### Reading passage
┄┄┄┄┄┄┄┄┄┄

[Date Prev][Date Next][Thread Prev][Thread Next]
[Date Index]
[Thread Index]
- Subject: Re: on the cost of non-blocking LuaSockets
- From: William Ahern <william@...>
- Date: Fri, 19 Dec 2014 13:04:01 -0800
On Thu, Dec 18, 2014 at 11:50:43AM +0100, Valerio Schiavoni wrote:
> Thanks to everyone for the interesting insights on the thundering herd
> issue, I surely learned more than expected from this discussion.
>
> However, i still have the doubt that there is an inherent performance issue
> when using non-blocking sockets attached to co-routines that need to read
> big chunks of data (hundreds of MB).
> Do I understand correctly: the fact that the coroutines need to
> periodically yield/resume imply that the achievable download throughput is
> necessary reduced ?
> This seems like a big issue to me...
I suspect there's a bug or performance issue specific to your code or to
LuaSocket. To me it sounds like you have (or LuaSocket has) set the socket
to a 0-second timeout, but didn't restore the timeout to non-0 before
polling. If so, the socket would continually signal read readiness even
though there's nothing to read. Read readiness is what you'd see when the
kernel socket timeout expires. That would convert your poll loop into a busy
loop and it definitely could lower throughput. That's my hunch, but I've
never used LuaSocket before, and only have passing familiarity with the
code.
It's true that doing I/O on a non-blocking socket will be slightly less
performant (higher latency, higher CPU utilization) than doing the same I/O
on a blocking socket, all things else being equal--single threaded, single
socket. Imagine two processes sending messages over a pipe. If they're using
blocking sockets, when process B writes some data the kernel can immediately
wakeup process A--in fact, it might even be able to avoid copying the data
to the pipe buffer altogether, and instead copy it straight to process A. So
at a minimum you're doing fewer context switches. This is but one of many
optimizations that can happen when using blocking I/O, and it's why
message-passing kernels don't have to be slow.

┄┄┄┄┄┄┄┄┄┄

### Work to complete
- A) In the mailing list reply, what does the writer say a 0-second socket timeout would turn the poll loop into?
- B) Copy the mailing list reply word for word, from "It's true that" to "to be slow.".

### Provided records
┄┄┄┄┄┄┄┄┄┄

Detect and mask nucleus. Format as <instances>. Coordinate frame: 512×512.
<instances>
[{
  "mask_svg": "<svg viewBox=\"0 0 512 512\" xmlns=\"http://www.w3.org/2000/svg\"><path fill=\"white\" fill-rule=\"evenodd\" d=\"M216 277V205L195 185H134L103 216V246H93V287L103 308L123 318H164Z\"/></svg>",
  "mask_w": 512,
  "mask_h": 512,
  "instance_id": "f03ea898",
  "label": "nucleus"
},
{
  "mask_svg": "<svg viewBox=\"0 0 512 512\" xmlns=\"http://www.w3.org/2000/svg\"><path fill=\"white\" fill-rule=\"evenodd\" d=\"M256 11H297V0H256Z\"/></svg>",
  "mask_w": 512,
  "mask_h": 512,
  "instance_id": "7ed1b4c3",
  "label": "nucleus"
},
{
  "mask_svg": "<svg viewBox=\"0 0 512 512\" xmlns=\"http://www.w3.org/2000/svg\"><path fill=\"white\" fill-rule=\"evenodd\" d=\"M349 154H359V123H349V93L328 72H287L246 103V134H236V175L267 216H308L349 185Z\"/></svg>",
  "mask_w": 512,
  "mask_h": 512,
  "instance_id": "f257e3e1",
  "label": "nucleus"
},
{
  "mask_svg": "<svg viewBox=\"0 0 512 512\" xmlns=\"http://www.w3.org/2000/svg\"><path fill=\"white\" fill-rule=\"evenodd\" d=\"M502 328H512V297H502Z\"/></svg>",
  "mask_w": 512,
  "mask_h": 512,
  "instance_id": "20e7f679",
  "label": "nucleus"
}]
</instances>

┄┄┄┄┄┄┄┄┄┄

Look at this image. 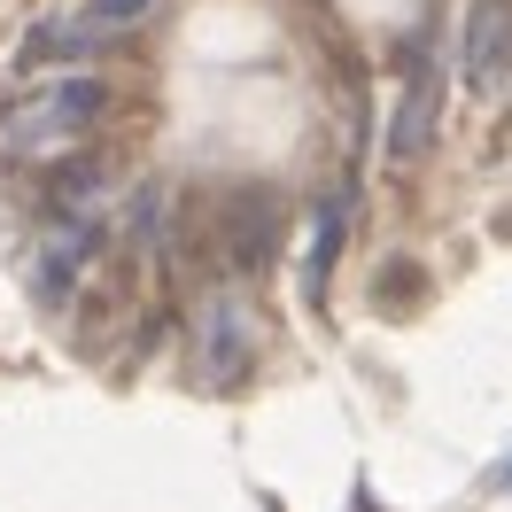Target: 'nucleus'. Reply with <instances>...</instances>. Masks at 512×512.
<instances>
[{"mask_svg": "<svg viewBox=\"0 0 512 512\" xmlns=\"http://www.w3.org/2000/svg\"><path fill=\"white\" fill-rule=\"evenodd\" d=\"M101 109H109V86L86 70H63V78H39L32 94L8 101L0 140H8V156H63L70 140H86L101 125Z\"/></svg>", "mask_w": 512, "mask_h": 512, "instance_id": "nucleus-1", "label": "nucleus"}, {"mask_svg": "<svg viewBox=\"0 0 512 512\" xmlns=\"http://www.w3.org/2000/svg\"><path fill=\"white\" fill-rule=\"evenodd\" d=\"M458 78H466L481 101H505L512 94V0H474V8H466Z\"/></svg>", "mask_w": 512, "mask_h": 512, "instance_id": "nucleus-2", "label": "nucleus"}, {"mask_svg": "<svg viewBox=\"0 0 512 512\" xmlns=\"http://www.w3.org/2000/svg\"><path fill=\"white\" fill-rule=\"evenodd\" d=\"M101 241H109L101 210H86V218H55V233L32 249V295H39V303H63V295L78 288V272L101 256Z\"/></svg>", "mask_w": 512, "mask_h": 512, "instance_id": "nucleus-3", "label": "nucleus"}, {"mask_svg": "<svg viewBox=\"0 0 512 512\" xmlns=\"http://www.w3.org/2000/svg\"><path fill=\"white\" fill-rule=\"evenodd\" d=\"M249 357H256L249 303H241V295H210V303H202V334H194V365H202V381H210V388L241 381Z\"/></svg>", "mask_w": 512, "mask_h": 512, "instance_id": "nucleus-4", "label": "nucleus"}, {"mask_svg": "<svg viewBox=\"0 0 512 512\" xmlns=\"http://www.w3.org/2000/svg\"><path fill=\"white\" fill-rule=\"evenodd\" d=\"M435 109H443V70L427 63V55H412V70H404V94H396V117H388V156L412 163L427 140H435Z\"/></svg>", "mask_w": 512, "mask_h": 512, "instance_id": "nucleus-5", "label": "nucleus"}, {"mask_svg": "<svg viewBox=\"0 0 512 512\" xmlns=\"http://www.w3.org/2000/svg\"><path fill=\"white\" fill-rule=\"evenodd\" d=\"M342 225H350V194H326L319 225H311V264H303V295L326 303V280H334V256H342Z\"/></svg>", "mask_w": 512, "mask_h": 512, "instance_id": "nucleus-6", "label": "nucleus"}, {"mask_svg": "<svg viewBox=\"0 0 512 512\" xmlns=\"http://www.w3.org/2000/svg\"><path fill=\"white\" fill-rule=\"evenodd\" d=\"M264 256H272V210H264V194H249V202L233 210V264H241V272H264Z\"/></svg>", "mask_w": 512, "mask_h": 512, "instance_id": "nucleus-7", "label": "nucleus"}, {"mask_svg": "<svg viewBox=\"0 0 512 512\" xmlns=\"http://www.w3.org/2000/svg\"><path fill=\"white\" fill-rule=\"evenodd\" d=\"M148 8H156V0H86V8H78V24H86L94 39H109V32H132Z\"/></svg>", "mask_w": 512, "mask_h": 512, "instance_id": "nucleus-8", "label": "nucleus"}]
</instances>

┄┄┄┄┄┄┄┄┄┄

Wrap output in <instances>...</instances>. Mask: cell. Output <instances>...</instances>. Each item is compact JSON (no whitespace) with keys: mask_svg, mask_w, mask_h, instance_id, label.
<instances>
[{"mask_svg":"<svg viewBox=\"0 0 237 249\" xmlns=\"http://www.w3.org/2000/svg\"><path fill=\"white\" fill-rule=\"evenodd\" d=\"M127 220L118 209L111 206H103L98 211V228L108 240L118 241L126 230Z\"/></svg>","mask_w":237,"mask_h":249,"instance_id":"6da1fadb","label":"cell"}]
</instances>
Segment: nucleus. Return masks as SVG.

┄┄┄┄┄┄┄┄┄┄

### Final answers
- A) A busy loop.

- B)
It's true that doing I/O on a non-blocking socket will be slightly less
performant (higher latency, higher CPU utilization) than doing the same I/O
on a blocking socket, all things else being equal--single threaded, single
socket. Imagine two processes sending messages over a pipe. If they're using
blocking sockets, when process B writes some data the kernel can immediately
wakeup process A--in fact, it might even be able to avoid copying the data
to the pipe buffer altogether, and instead copy it straight to process A. So
at a minimum you're doing fewer context switches. This is but one of many
optimizations that can happen when using blocking I/O, and it's why
message-passing kernels don't have to be slow.